Source Data (`source_data/`)

BiblicalELearningPDFs/: PDFs from Biblical eLearning that are parsed and formatted into the benchmark
GotQuestionsScrapes/: Scrapes from GotQuestions Ministries that are passed into NotebookLM to generate people, places, and measurements data
- measurements/: PDF representations of measurement data
- people/: PDF representations of people data
- places/: PDF representations of places data
JSON/: Intermediate JSON representations during processing
- BiblicalELearning/: JSON representation of the PDFs from BiblicalELearningPDFs/
- NotebookLM/: Raw, semi-reviewed AI-generated content from NotebookLM, created by manually pasting Bible books from the WEB Bible and GotQuestions Ministries PDFs (scraped by scripts in this repo) into the tool.
- NotebookLM2/: Transformed versions of the data in NotebookLM/ to fit the final data schema

Output Data

final.json: The combined and normalized data from all sources
HuggingFace/: Parquet format representation of final.json, split by category (one subdirectory per Bible book and theme)

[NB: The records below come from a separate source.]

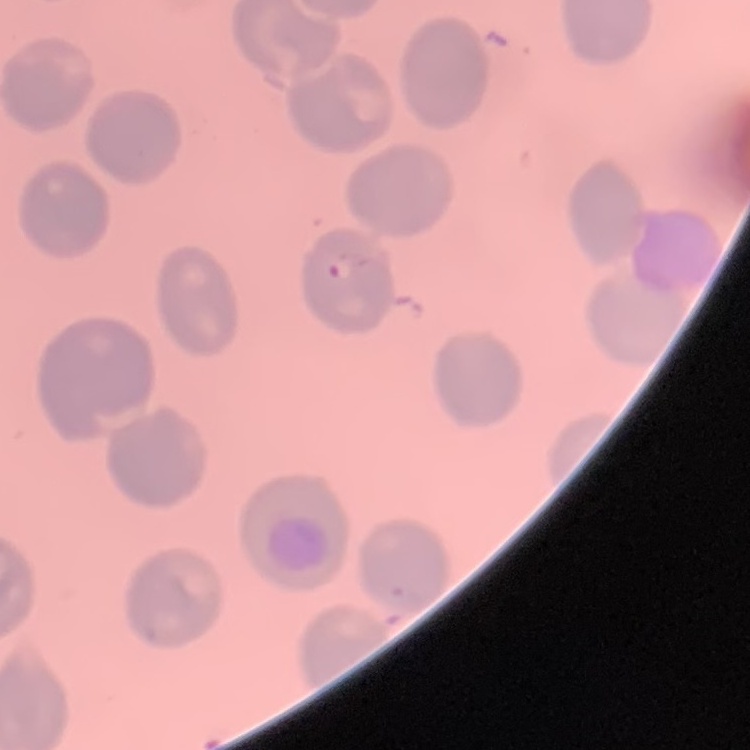
erythrocyte_morphology: no rouleaux formation
image_type: square crop of a larger photomicrograph
preparation: thin blood film
stain: Field's or Giemsa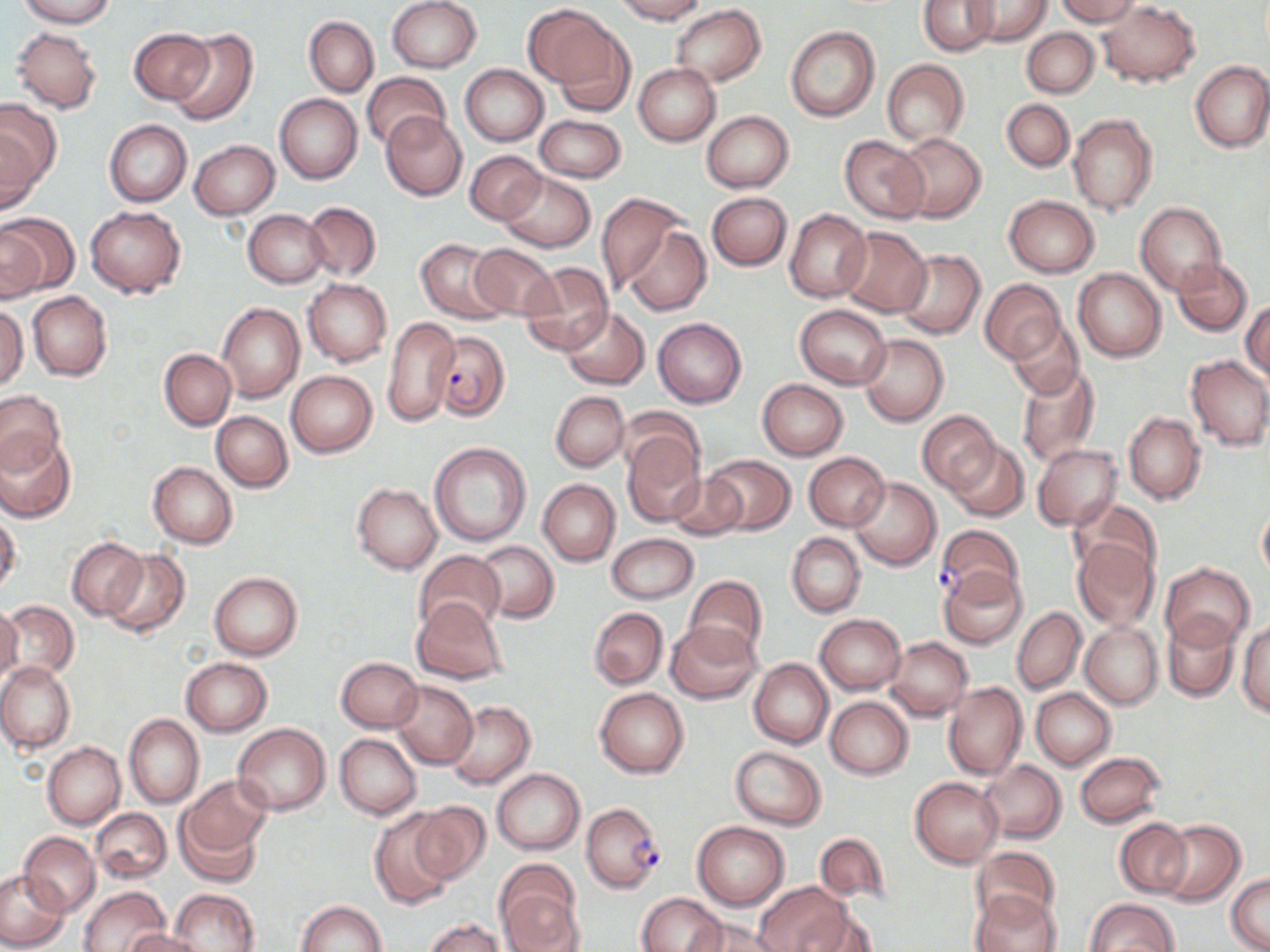
Summary:
  - Coordinate format: approximate bounding boxes as named x1/y1/x2/y2 corners in pixels
  - Uninfected red blood cell locations: (x1=17, y1=0, x2=115, y2=28), (x1=386, y1=0, x2=482, y2=73), (x1=614, y1=0, x2=708, y2=24), (x1=919, y1=0, x2=997, y2=54), (x1=964, y1=0, x2=1051, y2=46), (x1=1055, y1=0, x2=1140, y2=25), (x1=1097, y1=2, x2=1201, y2=85), (x1=672, y1=4, x2=766, y2=87), (x1=523, y1=5, x2=615, y2=87), (x1=304, y1=16, x2=379, y2=96), (x1=548, y1=19, x2=636, y2=114), (x1=785, y1=24, x2=880, y2=122), (x1=11, y1=26, x2=103, y2=112), (x1=130, y1=27, x2=212, y2=102), (x1=167, y1=27, x2=257, y2=126), (x1=1022, y1=28, x2=1099, y2=96), (x1=882, y1=59, x2=968, y2=147), (x1=1190, y1=60, x2=1270, y2=153), (x1=633, y1=63, x2=721, y2=145), (x1=460, y1=65, x2=548, y2=146), (x1=361, y1=72, x2=451, y2=152), (x1=275, y1=93, x2=362, y2=185), (x1=1001, y1=99, x2=1074, y2=171), (x1=0, y1=104, x2=58, y2=209), (x1=702, y1=111, x2=794, y2=193), (x1=381, y1=112, x2=466, y2=200), (x1=1069, y1=112, x2=1158, y2=215), (x1=535, y1=114, x2=626, y2=182), (x1=104, y1=120, x2=191, y2=206), (x1=896, y1=132, x2=986, y2=224), (x1=840, y1=135, x2=929, y2=223), (x1=189, y1=140, x2=279, y2=219), (x1=466, y1=150, x2=546, y2=224), (x1=497, y1=171, x2=596, y2=252), (x1=706, y1=191, x2=791, y2=270), (x1=598, y1=193, x2=693, y2=303), (x1=1004, y1=194, x2=1099, y2=278), (x1=303, y1=201, x2=381, y2=280), (x1=1136, y1=203, x2=1226, y2=295), (x1=84, y1=206, x2=185, y2=297), (x1=244, y1=210, x2=328, y2=287), (x1=784, y1=210, x2=871, y2=302), (x1=0, y1=213, x2=77, y2=297), (x1=622, y1=224, x2=712, y2=317), (x1=837, y1=227, x2=932, y2=317), (x1=416, y1=239, x2=508, y2=324), (x1=467, y1=242, x2=559, y2=321), (x1=895, y1=248, x2=985, y2=339), (x1=1172, y1=258, x2=1252, y2=336), (x1=519, y1=263, x2=613, y2=354), (x1=1073, y1=268, x2=1166, y2=362), (x1=303, y1=278, x2=391, y2=366), (x1=981, y1=279, x2=1064, y2=365), (x1=27, y1=292, x2=112, y2=382), (x1=1242, y1=302, x2=1269, y2=384), (x1=0, y1=303, x2=28, y2=389), (x1=217, y1=303, x2=305, y2=404), (x1=795, y1=304, x2=891, y2=389), (x1=560, y1=306, x2=651, y2=390), (x1=382, y1=315, x2=459, y2=425), (x1=653, y1=317, x2=746, y2=407), (x1=1004, y1=317, x2=1086, y2=401), (x1=859, y1=334, x2=949, y2=425), (x1=159, y1=348, x2=235, y2=430), (x1=1185, y1=353, x2=1270, y2=451), (x1=1016, y1=364, x2=1100, y2=467), (x1=287, y1=370, x2=377, y2=456), (x1=756, y1=378, x2=849, y2=460), (x1=0, y1=390, x2=65, y2=474), (x1=551, y1=391, x2=629, y2=471), (x1=618, y1=407, x2=703, y2=488), (x1=918, y1=409, x2=998, y2=493), (x1=1123, y1=410, x2=1206, y2=505), (x1=212, y1=411, x2=292, y2=492), (x1=623, y1=433, x2=706, y2=526), (x1=1, y1=434, x2=75, y2=522), (x1=946, y1=438, x2=1028, y2=522), (x1=429, y1=442, x2=531, y2=546), (x1=1032, y1=443, x2=1122, y2=532), (x1=803, y1=452, x2=890, y2=532), (x1=704, y1=454, x2=793, y2=535), (x1=149, y1=461, x2=238, y2=548), (x1=666, y1=471, x2=748, y2=541), (x1=850, y1=477, x2=940, y2=569), (x1=538, y1=479, x2=620, y2=565), (x1=353, y1=483, x2=442, y2=574), (x1=1072, y1=498, x2=1163, y2=581), (x1=1257, y1=499, x2=1270, y2=585), (x1=0, y1=513, x2=21, y2=594), (x1=787, y1=532, x2=865, y2=618), (x1=607, y1=533, x2=698, y2=603), (x1=67, y1=537, x2=146, y2=621), (x1=1071, y1=538, x2=1159, y2=631), (x1=475, y1=541, x2=559, y2=623), (x1=104, y1=549, x2=189, y2=637), (x1=412, y1=550, x2=506, y2=637), (x1=1161, y1=563, x2=1254, y2=647), (x1=938, y1=566, x2=1029, y2=649), (x1=209, y1=571, x2=303, y2=659), (x1=685, y1=576, x2=768, y2=659), (x1=411, y1=598, x2=507, y2=684), (x1=3, y1=600, x2=80, y2=681), (x1=0, y1=605, x2=21, y2=688), (x1=590, y1=607, x2=668, y2=688), (x1=1012, y1=607, x2=1085, y2=694), (x1=1162, y1=613, x2=1240, y2=702), (x1=815, y1=614, x2=906, y2=695), (x1=665, y1=620, x2=759, y2=704), (x1=1238, y1=620, x2=1270, y2=718), (x1=1079, y1=621, x2=1162, y2=708), (x1=885, y1=637, x2=973, y2=720), (x1=181, y1=657, x2=272, y2=735), (x1=336, y1=657, x2=423, y2=732), (x1=748, y1=657, x2=833, y2=749), (x1=0, y1=662, x2=75, y2=753), (x1=390, y1=680, x2=478, y2=769), (x1=942, y1=681, x2=1028, y2=779), (x1=595, y1=687, x2=688, y2=777), (x1=1030, y1=688, x2=1116, y2=770), (x1=825, y1=696, x2=913, y2=779), (x1=446, y1=701, x2=535, y2=789), (x1=124, y1=714, x2=204, y2=809), (x1=233, y1=722, x2=330, y2=814), (x1=336, y1=733, x2=422, y2=819), (x1=44, y1=742, x2=124, y2=828), (x1=730, y1=746, x2=827, y2=829), (x1=1075, y1=752, x2=1165, y2=828), (x1=979, y1=760, x2=1066, y2=844), (x1=492, y1=769, x2=585, y2=854), (x1=178, y1=776, x2=272, y2=862), (x1=910, y1=777, x2=1004, y2=868), (x1=410, y1=801, x2=489, y2=885), (x1=91, y1=808, x2=171, y2=883), (x1=370, y1=810, x2=457, y2=909), (x1=1115, y1=818, x2=1193, y2=898), (x1=1153, y1=819, x2=1245, y2=907), (x1=691, y1=820, x2=789, y2=910), (x1=19, y1=833, x2=100, y2=917), (x1=814, y1=833, x2=892, y2=908), (x1=971, y1=846, x2=1061, y2=930), (x1=496, y1=865, x2=582, y2=949), (x1=0, y1=871, x2=69, y2=950), (x1=1227, y1=874, x2=1270, y2=952), (x1=755, y1=881, x2=851, y2=952), (x1=78, y1=886, x2=169, y2=952), (x1=169, y1=888, x2=258, y2=952), (x1=971, y1=890, x2=1062, y2=952), (x1=637, y1=893, x2=726, y2=952), (x1=1084, y1=898, x2=1178, y2=952), (x1=296, y1=901, x2=388, y2=952), (x1=796, y1=907, x2=880, y2=952), (x1=690, y1=916, x2=783, y2=952), (x1=425, y1=919, x2=505, y2=952), (x1=125, y1=929, x2=210, y2=952)
  - Plasmodium falciparum-infected red blood cell locations: (x1=430, y1=332, x2=509, y2=420), (x1=936, y1=524, x2=1025, y2=602), (x1=582, y1=802, x2=666, y2=892)
  - Slide-level diagnosis: Plasmodium falciparum
  - Magnification: 1000x
  - Modality: optical microscopy
  - Preparation: thin blood film
  - Image size: 1270×952 pixels
  - Field of view: one of a larger specimen
  - Stain: May-Grünwald-Giemsa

🔧 Data Transformation Scripts

The following scripts handle the data pipeline in sequence:

GotQuestionsScraperMeasurements.py: Scrapes measurement data from GotQuestions Ministries and saves as PDFs in source_data/GotQuestionsScrapes/measurements
GotQuestionsScraperPeople.py: Scrapes people data from GotQuestions Ministries and saves as PDFs in source_data/GotQuestionsScrapes/people
GotQuestionsScraperPlaces.py: Scrapes places data from GotQuestions Ministries and saves as PDFs in source_data/GotQuestionsScrapes/places
BiblicalELearningDataset.py: Parses PDFs from source_data/BiblicalELearningPDFs and converts them to JSON in source_data/JSON/BiblicalELearning
NotebookLMDataset.py: Transforms raw NotebookLM data from source_data/JSON/NotebookLM into normalized format in source_data/JSON/NotebookLM2
DatasetCombiner.py: Combines and normalizes data from source_data/JSON/NotebookLM2 and source_data/JSON/BiblicalELearning into final.json
HuggingFaceDataTransformer.py: Converts final.json into Parquet format and stores it in the HuggingFace/ directory, split by category

📝 Prompt Templates

Two prompt templates are used to generate questions via NotebookLM. They are located in the prompts/ directory:

PromptVerse.txt

Used for Bible books and categories with verse references.

Key Features:

Instructs NotebookLM to generate 25 multiple-choice questions per input
Requires questions to reference Bible verse(s) they are derived from (e.g., "1 Kings 1:1")
Specifies JSON schema format for output consistency
Ensures randomized answer positioning to avoid predictable patterns
Requires balanced distribution of correct answers (A, B, C, D equally)
Includes copyright protection guidance for generated content
No bolded text in questions

Usage: Used when generating questions for Bible books and topics with specific scripture references.

PromptNoVerse.txt

Used for measurement-based categories without explicit verse references.

Key Features:

Instructs NotebookLM to generate 25 multiple-choice questions per input
Focuses on biblical units of weight, length, volume, or currency
Does NOT require explicit Bible verse references in questions
Questions must cite the PDF they originate from
Specifies JSON schema format for output consistency
Ensures randomized answer positioning to avoid predictable patterns
Requires balanced distribution of correct answers (A, B, C, D equally)
Includes copyright protection guidance for generated content

Usage: Used when generating questions for categories like Measurements that don't have verse-specific content.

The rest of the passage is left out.